かつては闘志が演技に現れすぎていた安藤だが、今シーズンは自然体でスムーズな演技ができている。ブランクを感じさせない。ひょっとしたらひょっとする。慣れ親しんだ久しぶりの会場で、満員の観衆の注目の中でも、平常心を維持できるか。
他方、昨シーズンまで好調を維持していた鈴木明子。28という年齢もあり、今シーズン限りでの引退を表明。GPシリーズに出てはいるものの、昨シーズンに比べていまひとつパッとしなかったが、それでもGPファイナルへの切符を手にし、見事に入賞を果たした。
村上は、丁度少女から大人の女性への転換期に入り、演技構成が難しい年代に差し掛かっている。
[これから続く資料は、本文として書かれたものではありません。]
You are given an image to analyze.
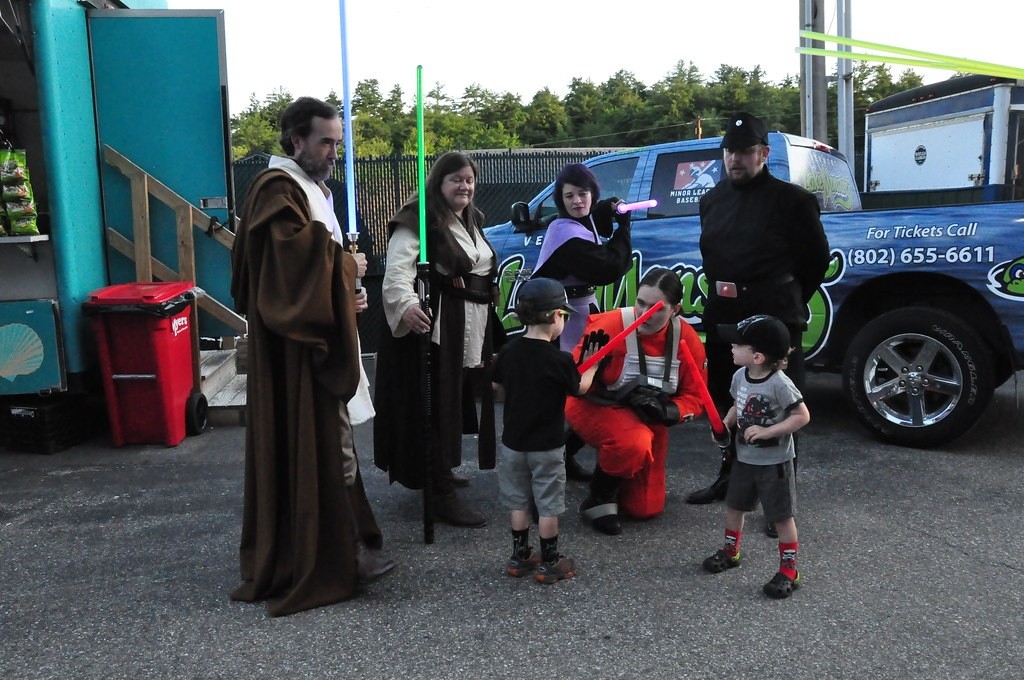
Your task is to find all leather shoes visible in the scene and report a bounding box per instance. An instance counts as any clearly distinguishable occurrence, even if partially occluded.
[353,539,400,587]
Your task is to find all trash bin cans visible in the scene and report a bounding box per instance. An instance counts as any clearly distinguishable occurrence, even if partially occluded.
[82,280,209,447]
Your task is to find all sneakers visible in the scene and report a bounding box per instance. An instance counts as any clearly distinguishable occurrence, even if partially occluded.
[506,545,542,577]
[535,555,579,584]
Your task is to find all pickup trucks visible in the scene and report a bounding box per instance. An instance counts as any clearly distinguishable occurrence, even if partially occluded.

安藤も、浅田も、この年代は苦しんだ。彼女も同様に思える。同世代に彼女に匹敵する選手が現れない中、先輩に割って入ることができるか。

男子では、羽生が今シーズン、一気に世界最高峰のフィギュア選手になり、浅田・ヨナのような2トップ体制を、パトリック・チャンとの間に築いたといっていい。しかも、ヨナと浅田の立場とは逆転し、絶対王者が羽生になったと言っても良いと思う。もう、羽生が金メダル第一候補で異論はないだろう。
その羽生を追う第二グループの先頭が、急速に成績を伸ばした町田樹である。派手ではないが、着実で力強い演技をする。
小塚は今季、やや出遅れていた。なかなか調子が出ていない。それでもGPシリーズ出場は果たしている。
織田は、難しい。先シーズンまではショートが素晴らしく、フリーでスタミナが切れて主要タイトルは3位以下止りということが多かったが、今シーズンは引退予告で背水の陣を敷いたこともあってか、安定感が増している。GPシリーズはトップこそなかったが、2位、3位の入賞を繰り返している。仕上がりは悪くない。
高橋は、不運だ。これまでも怪我に悩まされ続けていたが、NHK杯を制しGPファイナル出場権を得ながら、またもや怪我に泣かされ、ファイナルを辞退。全日本を制して3度目の五輪出場決定を最優先とした。安藤と同じである。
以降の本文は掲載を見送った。